* GIVEN PASSAGE

-.-.-

Yes, Peter mentioned similar ideas on this thread last week.

> > reserve that amount of address space at startup time but only actually
> > map a portion of it
>
> Or is this the difficult part?

I'm not sure how difficult this is, although I'm pretty sure that it's
more difficult than adding a GUC. My point wasn't so much whether this
is easy or hard but rather that it's essential if you want to avoid
having addresses change when the resizing happens.

--
Robert Haas
EDB: http://www.enterprisedb.com



Re: Changing shared_buffers without restart

From
Robert Haas
Date:
On Wed, Nov 27, 2024 at 4:41 PM Andres Freund <andres@anarazel.de> wrote:
> Strictly speaking we don't actually need to map shared buffers to the same
> location in each process... We do need that for most other uses of shared
> memory, including the buffer mapping table, but not for the buffer data
> itself.

Well, if it can move, then you have to make sure it doesn't move while
someone's holding onto a pointer into it. I'm not exactly sure how
hard it is to guarantee that, but we certainly do construct pointers
into shared_buffers and use them at least for short periods of time,
so it's not a purely academic concern.

--
Robert Haas
EDB: http://www.enterprisedb.com



Re: Changing shared_buffers without restart

From
Dmitry Dolgov
Date:
> On Wed, Nov 27, 2024 at 04:05:47PM GMT, Robert Haas wrote:
> On Wed, Nov 27, 2024 at 3:48 PM Dmitry Dolgov <9erthalion6@gmail.com> wrote:
> > My understanding is that clashing of mappings (either at creation time
> > or when resizing) could happen only withing the process address space,
> > and the assumption is that by the time we prepare the mapping layout all
> > the rest of mappings for the process are already done.

-.-.-

* STATED EXERCISE
Write the next portion of the mailing-list thread about changing shared_buffers without a restart, starting right after its last quoted line.

-.-.-

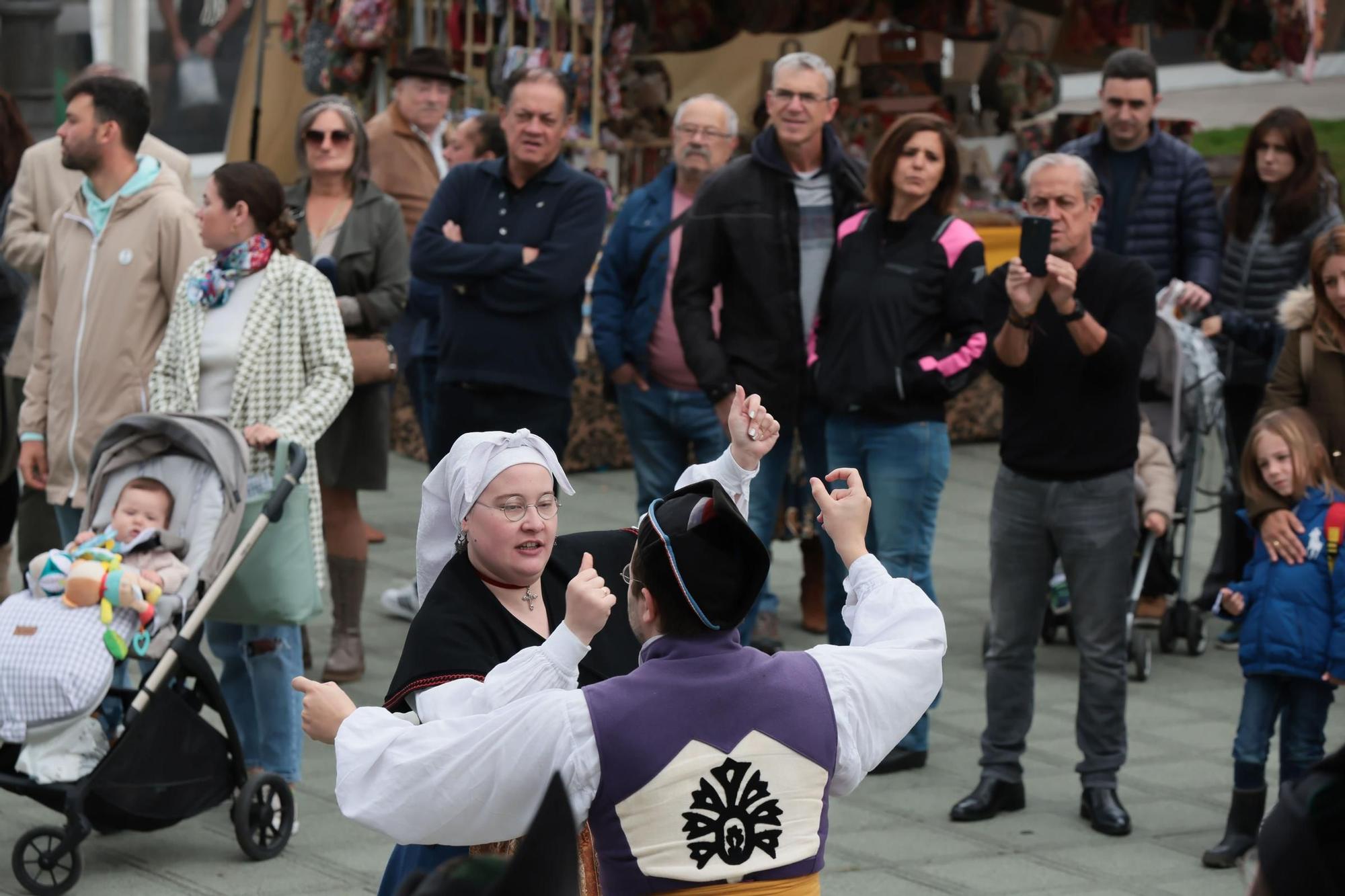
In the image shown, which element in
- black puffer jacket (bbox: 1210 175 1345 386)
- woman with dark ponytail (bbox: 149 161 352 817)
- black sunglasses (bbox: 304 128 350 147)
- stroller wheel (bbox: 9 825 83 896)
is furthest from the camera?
black puffer jacket (bbox: 1210 175 1345 386)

-.-.-

* WRITTEN RESPONSE
>
> I don't think that's correct at all. First, the user could type LOAD
> 'whatever' at any time. But second, even if they don't or you prohibit
> them from doing so, the process could allocate memory for any of a
> million different things, and that could require mapping a new region
> of memory, and the OS could choose to place that just after an
> existing mapping, or at least close enough that we can't expand the
> object size as much as desired.
>
> If we had an upper bound on the size of shared_buffers and could
> reserve that amount of address space at startup time but only actually
> map a portion of it, then we could later remap and expand into the
> reserved space. Without that, I think there's absolutely no guarantee
> that the amount of address space that we need is available when we
> want to extend a mapping.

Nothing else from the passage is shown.